■ **Rows**:

━━━━━━

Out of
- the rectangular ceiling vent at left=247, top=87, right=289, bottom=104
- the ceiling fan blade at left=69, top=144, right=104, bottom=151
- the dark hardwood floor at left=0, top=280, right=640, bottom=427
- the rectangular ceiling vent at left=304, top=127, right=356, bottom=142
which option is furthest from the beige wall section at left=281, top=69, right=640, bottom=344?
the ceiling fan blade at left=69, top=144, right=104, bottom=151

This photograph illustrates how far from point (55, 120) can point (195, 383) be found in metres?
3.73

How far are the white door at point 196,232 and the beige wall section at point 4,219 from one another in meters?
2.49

━━━━━━

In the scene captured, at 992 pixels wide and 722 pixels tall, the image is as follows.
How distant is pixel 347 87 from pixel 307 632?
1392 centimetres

━━━━━━

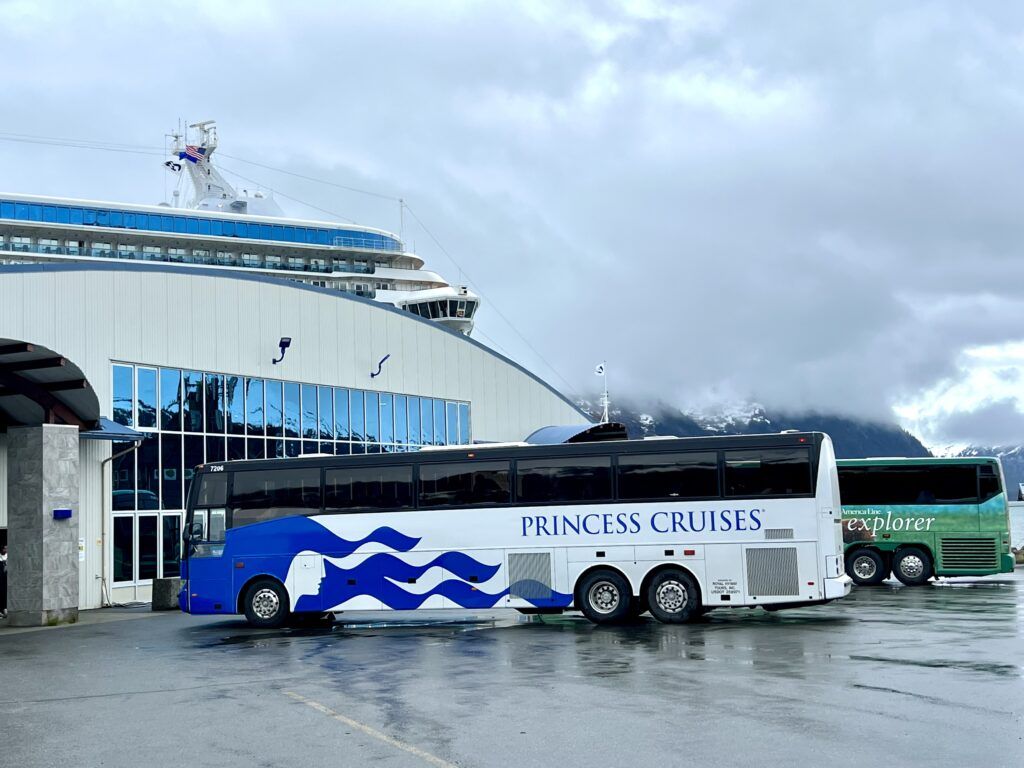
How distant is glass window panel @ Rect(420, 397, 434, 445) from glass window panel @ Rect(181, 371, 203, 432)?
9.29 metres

━━━━━━

■ **Description of the task**: Write out the lines from the one with "How distant is glass" through the one with "9.29 metres" again, switching "distant" to "far" and leaving everything else unchanged.

■ **Problem solution**:
How far is glass window panel @ Rect(420, 397, 434, 445) from glass window panel @ Rect(181, 371, 203, 432)?
9.29 metres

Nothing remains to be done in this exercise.